People with high emotional intelligence are at ease both at work and in life, so everyone is more interested in how to improve their emotional intelligence. Today I saw a saying that empathy equals high emotional intelligence. So the question is, what does empathy mean? Let’s learn about it today.
Let me share a story with you:
One day a little white rabbit fell into a She fell into a black hole and cried for help, "I'm trapped, it's so dark here, I can't stand it anymore." She fell into negative emotions and started crying. Her neighbors, the big bad wolf and the white goat, saw the crying little white rabbit. The wolf said to the little white rabbit: "Oh, too bad, how pitiful"; the white goat also saw the crying little white rabbit, walked to her and hugged her and said: "I know how dark it is here, you don't alone".
Empathy was proposed by humanistic psychologist Carl Rogers. It is intended to refer to the ability to put yourself in the shoes of others and experience the situation of others, thereby achieving the ability to feel and understand the emotions of others.
We often divide boys into "warm men" and "straight men". "Warm men" can empathize well, while "straight men" generally have poorer empathy. For example, if you are a woman, A friend says to you, "I bought a bag of dried fish and it was so hard that my mouth was bruised all over." If you reply, "There are no bones in this fish, it's because you have bad teeth," then you are just being straight.
But there is a very strange phenomenon that some people lack empathy, while some people are over-empathic. What is over-empathy?

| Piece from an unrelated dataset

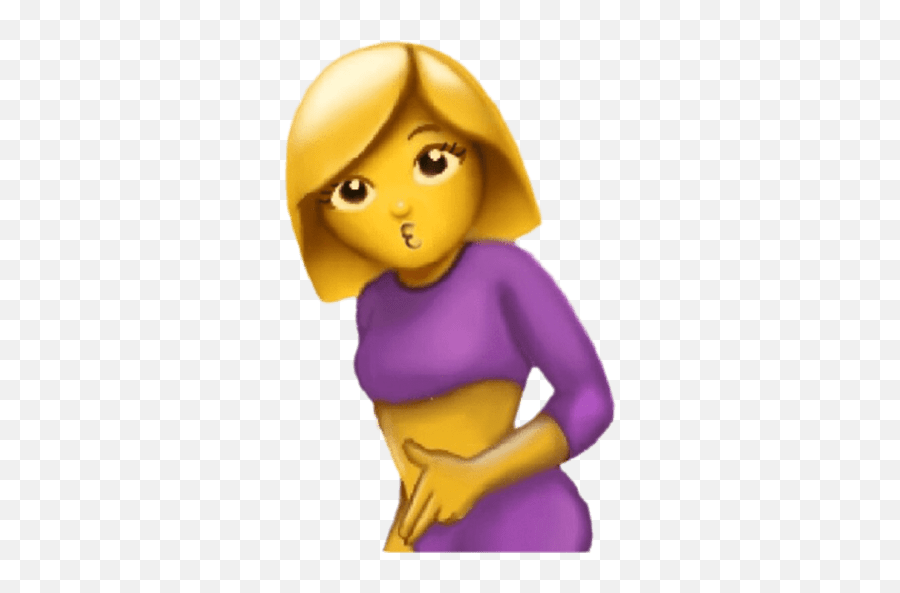 Pose Da Maloqueira - Pose De Maloqueira Emoji,Pose Emoji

The starting point of empathy For the benefit of others, not for your own benefit. If your empathy is more about protecting yourself from harm, then you are probably over-empathizing.
For example, if your good friend is broken up in love, and you see him crying very sadly, your mood will seem to become depressed at this time. If you are depressed, it is because you feel nervous when you see her like this. If you are anxious, then your starting point is to protect yourself rather than putting yourself in the same feelings as the other person and experiencing her pain.
Faced with this situation, whether you are empathizing with others or protecting yourself, you cannot get stuck in negative emotions. You can support her and accompany her, but you must grasp the boundaries. You cannot make decisions for him, nor can you evaluate or interfere with his own choices.
Cultivate empathy and become a person with high emotional intelligence.
1. Respond to the other person’s body movements: I see that you haven’t eaten well recently. You must be very tired recently. Did something happen to you?
2. To the other person Feedback based on deep emotions: For example, if your friend tells you, "His girlfriend has a very bad temper and will be scolded if he is not careful at all, so he is cautious about what he says and does at home and feels very tired." You can Such empathy "listenedFrom your description just now, I can understand how tired you feel facing such a girlfriend. You are in a weak position in the relationship between the two of you and must have suffered a lot. You must want to have a normal relationship with your girlfriend. 3. Use imagination: When you told me about the way your family treats you, I seemed to see a weak child hiding in the corner. Your family Criticizing you and blaming you in a condescending manner makes you feel weak, helpless, and lonely. You want to resist, but you don’t have the strength to resist.
There is no doubt that your ability to empathize will be slowed down after being cultivated in this way. Grow up slowly, and this is also a way to cultivate emotional intelligence, so have you learned it?